RECORDED INFORMATION:
┄┄┄┄┄┄┄┄┄┄

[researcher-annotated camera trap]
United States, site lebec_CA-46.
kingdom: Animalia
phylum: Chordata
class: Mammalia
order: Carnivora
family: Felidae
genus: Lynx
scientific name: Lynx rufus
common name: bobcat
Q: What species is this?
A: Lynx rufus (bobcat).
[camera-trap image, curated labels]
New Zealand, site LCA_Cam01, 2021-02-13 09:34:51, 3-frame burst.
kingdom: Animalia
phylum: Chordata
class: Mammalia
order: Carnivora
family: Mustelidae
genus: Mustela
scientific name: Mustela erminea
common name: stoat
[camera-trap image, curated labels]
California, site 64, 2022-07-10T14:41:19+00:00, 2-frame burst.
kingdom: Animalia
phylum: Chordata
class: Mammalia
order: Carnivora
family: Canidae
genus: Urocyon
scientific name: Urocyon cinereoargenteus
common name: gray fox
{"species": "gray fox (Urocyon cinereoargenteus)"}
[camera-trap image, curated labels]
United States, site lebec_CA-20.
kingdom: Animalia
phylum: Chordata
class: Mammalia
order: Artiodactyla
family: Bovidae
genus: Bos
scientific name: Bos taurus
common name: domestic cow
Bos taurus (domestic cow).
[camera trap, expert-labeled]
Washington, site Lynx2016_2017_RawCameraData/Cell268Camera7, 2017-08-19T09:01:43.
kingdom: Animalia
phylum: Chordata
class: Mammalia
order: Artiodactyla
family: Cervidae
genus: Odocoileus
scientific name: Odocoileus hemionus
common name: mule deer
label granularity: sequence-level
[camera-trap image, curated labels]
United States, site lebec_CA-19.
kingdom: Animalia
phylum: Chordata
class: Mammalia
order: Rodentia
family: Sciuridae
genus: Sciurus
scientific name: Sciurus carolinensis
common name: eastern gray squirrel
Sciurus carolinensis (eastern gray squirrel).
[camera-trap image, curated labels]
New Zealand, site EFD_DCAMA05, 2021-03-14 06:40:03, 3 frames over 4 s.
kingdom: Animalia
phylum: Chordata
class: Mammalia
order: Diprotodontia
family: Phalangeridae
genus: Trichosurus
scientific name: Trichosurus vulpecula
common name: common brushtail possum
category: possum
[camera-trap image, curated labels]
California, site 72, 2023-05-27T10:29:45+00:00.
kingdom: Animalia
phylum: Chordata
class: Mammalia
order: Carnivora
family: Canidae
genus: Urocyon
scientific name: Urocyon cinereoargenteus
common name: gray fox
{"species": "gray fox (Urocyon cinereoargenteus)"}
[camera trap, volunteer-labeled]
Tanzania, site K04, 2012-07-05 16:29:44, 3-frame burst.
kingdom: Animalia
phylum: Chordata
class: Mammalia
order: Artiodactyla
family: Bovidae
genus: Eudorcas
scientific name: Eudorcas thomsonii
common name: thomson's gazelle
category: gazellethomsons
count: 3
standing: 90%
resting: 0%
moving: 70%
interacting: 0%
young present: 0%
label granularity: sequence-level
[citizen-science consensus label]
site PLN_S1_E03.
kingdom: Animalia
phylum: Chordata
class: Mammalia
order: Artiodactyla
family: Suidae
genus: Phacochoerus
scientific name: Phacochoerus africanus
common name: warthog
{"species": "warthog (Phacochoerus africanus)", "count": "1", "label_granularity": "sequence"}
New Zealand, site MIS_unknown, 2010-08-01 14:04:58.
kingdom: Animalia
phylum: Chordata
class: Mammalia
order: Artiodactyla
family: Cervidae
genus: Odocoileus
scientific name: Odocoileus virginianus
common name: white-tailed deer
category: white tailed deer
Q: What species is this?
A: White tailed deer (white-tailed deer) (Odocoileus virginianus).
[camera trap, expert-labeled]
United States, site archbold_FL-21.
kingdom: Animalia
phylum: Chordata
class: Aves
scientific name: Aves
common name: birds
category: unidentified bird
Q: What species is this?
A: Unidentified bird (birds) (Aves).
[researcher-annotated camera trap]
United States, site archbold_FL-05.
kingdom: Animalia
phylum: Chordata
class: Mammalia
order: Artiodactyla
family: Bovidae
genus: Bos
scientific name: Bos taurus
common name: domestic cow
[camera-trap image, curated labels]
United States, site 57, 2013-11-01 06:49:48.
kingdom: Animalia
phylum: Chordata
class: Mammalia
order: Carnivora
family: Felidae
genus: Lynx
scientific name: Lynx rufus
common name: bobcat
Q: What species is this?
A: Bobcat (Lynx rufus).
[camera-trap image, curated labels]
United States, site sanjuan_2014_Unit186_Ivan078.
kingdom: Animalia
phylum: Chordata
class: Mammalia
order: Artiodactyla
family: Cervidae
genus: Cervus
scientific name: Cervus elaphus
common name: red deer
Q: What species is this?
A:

┄┄┄┄┄┄┄┄┄┄

PROBLEM DESCRIPTION:
Above are the records; from them, give again exactly the lines from the one containing "United States, site lebec_CA-19." to the one containing "order: Diprotodontia", both lines included, and nothing more.

ANSWER SPACE:
United States, site lebec_CA-19.
kingdom: Animalia
phylum: Chordata
class: Mammalia
order: Rodentia
family: Sciuridae
genus: Sciurus
scientific name: Sciurus carolinensis
common name: eastern gray squirrel
Sciurus carolinensis (eastern gray squirrel).
[camera-trap image, curated labels]
New Zealand, site EFD_DCAMA05, 2021-03-14 06:40:03, 3 frames over 4 s.
kingdom: Animalia
phylum: Chordata
class: Mammalia
order: Diprotodontia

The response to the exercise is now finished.